Im Zentrum des Streits zwischen Union und SPD steht seit Monaten die Frage, welche finanziellen Voraussetzungen Rentner mit niedrigen Ruhestandsbezügen für den Erhalt der staatlichen Zusatzleistung erfüllen müssen. Die Union argumentiert, die Grundrente solle nur nach Prüfung der individuellen Bedürftigkeit ausgezahlt werden. Die SPD lehnt eine solche Prüfung ab, was den Kreis der Anspruchsberechtigten deutlich vergrößert.

Bundesgesundheitsminister Jens Spahn meldete sich am Samstag mit drei Bedingungen für eine Grundrenten-Einigung zu Wort. Erste Bedingung sei eine "harte Einkommensprüfung als Bedürftigkeitsprüfung", schrieb Spahn auf Twitter. Sie solle sicherstellen, "dass nur Rentner unterstützt werden, die trotz mehr als 35 Jahren Arbeit sehr wenig zum Leben haben". Spahn nannte als zweite Bedingung eine Begrenzung der Gesamtausgaben, wobei er keine konkrete Summe erwähnte. Drittens forderte er Maßnahmen zur Konjunkturförderung - etwa eine Senkung der Unternehmenssteuer.

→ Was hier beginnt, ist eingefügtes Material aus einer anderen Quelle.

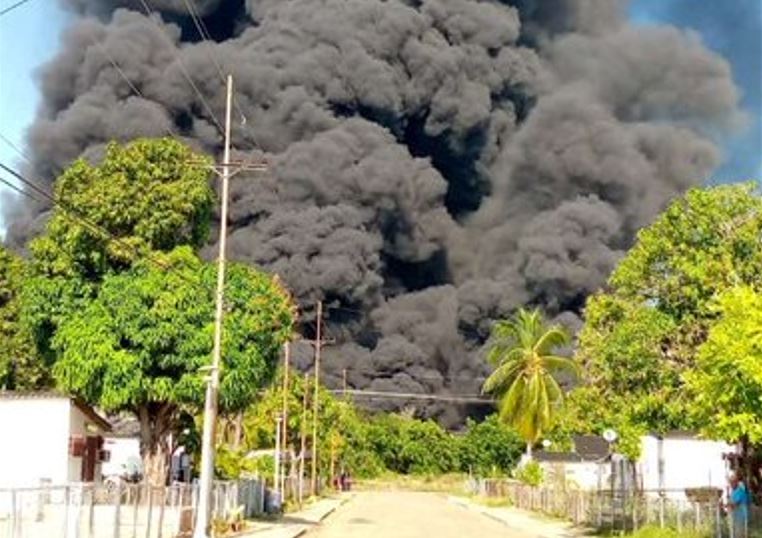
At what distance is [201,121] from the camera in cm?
10281

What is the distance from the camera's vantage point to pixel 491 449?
3954 inches

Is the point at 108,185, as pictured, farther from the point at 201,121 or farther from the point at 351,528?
the point at 201,121

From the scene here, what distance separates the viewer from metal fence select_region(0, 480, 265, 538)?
1814 cm

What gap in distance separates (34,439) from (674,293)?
2187 cm

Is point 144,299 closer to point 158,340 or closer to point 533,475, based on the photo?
point 158,340

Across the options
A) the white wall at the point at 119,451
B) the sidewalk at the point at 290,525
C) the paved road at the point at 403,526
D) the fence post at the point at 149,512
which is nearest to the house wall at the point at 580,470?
the paved road at the point at 403,526

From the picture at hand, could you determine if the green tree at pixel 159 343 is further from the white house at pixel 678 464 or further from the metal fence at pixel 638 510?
the white house at pixel 678 464

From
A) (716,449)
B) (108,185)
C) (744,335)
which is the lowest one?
(716,449)

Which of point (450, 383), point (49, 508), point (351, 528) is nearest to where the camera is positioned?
point (49, 508)

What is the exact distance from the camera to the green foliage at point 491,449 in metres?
99.1

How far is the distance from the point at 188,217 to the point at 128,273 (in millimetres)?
3526

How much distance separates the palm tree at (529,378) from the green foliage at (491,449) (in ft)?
109

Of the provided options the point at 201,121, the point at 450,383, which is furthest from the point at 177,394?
the point at 450,383

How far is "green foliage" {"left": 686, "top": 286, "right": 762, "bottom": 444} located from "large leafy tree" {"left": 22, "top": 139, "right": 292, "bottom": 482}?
1736 cm
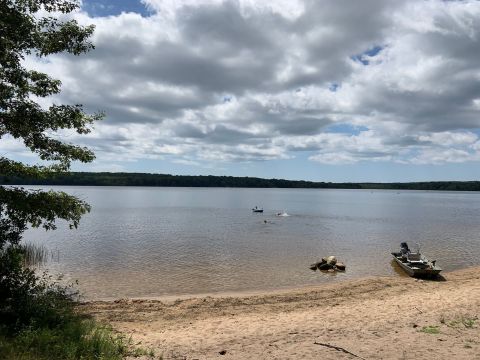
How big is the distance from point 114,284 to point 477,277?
77.4 feet

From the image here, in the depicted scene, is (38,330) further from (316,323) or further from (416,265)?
(416,265)

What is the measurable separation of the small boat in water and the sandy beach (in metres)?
2.59

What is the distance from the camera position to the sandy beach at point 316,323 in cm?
1102

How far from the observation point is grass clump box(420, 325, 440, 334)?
39.8ft

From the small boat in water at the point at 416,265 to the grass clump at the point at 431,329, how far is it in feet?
50.2

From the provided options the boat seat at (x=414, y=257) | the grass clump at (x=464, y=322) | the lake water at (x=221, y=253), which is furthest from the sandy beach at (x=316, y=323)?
the boat seat at (x=414, y=257)

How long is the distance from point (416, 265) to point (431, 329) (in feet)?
57.6

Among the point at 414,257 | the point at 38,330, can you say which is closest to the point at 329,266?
the point at 414,257

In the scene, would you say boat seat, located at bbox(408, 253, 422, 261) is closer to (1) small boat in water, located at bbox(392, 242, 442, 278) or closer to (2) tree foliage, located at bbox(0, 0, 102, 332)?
(1) small boat in water, located at bbox(392, 242, 442, 278)

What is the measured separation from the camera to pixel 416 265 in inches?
1124

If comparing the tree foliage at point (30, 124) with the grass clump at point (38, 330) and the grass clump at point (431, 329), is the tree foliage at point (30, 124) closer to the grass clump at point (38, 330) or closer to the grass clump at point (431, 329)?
the grass clump at point (38, 330)

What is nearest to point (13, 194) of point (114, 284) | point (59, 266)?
point (114, 284)

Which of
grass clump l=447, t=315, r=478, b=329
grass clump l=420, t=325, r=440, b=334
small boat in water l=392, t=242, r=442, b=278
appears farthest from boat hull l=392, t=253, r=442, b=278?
grass clump l=420, t=325, r=440, b=334

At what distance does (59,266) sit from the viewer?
29.7m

Union will SPD nicht zu weit entgegenkommen

Zu den großen Knackpunkten in der Koalition zählt die Frage, welche Kosten die Grundrente jährlich verursachen darf. Im Mai hatte Arbeitsminister Hubertus Heil einen Entwurf vorgelegt, wonach rund drei Millionen Menschen Grundrente beziehen sollten. Der SPD-Politiker rechnet mit Kosten von jährlich 4,8 Milliarden Euro bis 2025. Die Union will Kosten und Zahl der Anspruchsberechtigten deutlich enger fassen.

Die Große Koalition steht in der Grundrenten-Frage unter Druck. Ein Scheitern der Verhandlungen würde ihre Handlungsfähigkeit in Frage stellen und in der SPD jene Kräfte stärken, die einen Ausstieg aus der Koalition wollen. Auf Unionsseite gibt es allerdings vor allem in der Fraktion große Vorbehalte, der SPD in der Grundrenten-Frage zu weit entgegen zu kommen - zumal der Fortbestand der Großen Koalition ohnehin unklar ist.